During 1954, Monsieur Maddimsetti fled from Yanam to join pro-merger group, which brought anger in its people that led to pillage of his home. Then a 78-year-old, Monsieur Samatam Krouschnaya became the Mayor of Yanam (interim) who was the lone pro-French leader to fight against pro-merger leaders.

Death
He died during the Coup d'État de Yanaon on Sunday, 13 June 1954 at the age of 78 years. It was declared that he was killed by Indian Military while seizing Yanam. But it is still a mystery about the actual causes and real persons behind his death.

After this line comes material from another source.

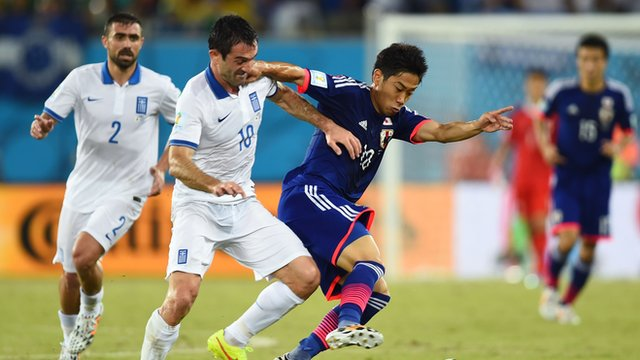 Greece's Georgios Karagounis battles with Japan's Shinji Kagawa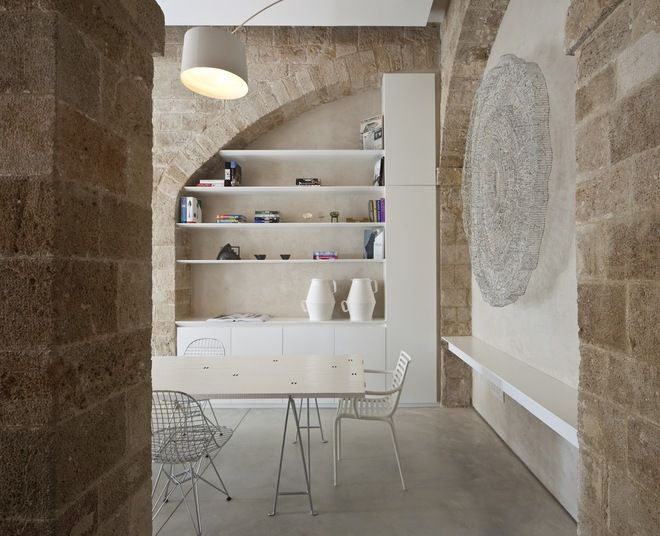 Modern Dining Room by Pitsou Kedem Architect. Install shelves in nooks and archways where pieces of furniture will not fit.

Major view about his death
On the day of the coup, he fought a lone battle to maintain French sovereignty in Yanam against all the pro-merger groups. When he was trying to jump from a wall (at Pydikondala house) and take shelter, he was shot by Maddimchetty Satianandam who had a pistol which had been given to him by one of his close friends. It was known that Maddimchetty thought that because of Monsieur Samatam that only his house had been pillaged. The 78-year-old, Acting Mayor Monsieur Samatam collapsed mortally wounded, but even as he was dying he did not stop shouting Vive la France. It was declared that Monsieur Samatam was killed by shots fired by the Indian Military which brought tears to many people in Yanam. The death of Monsieur Samatam is still considered by the French even now as a political conspiracy perpetrated by the Indian side. For locals of Yanam, it is still a mystery, who was the real murderer of their beloved leader.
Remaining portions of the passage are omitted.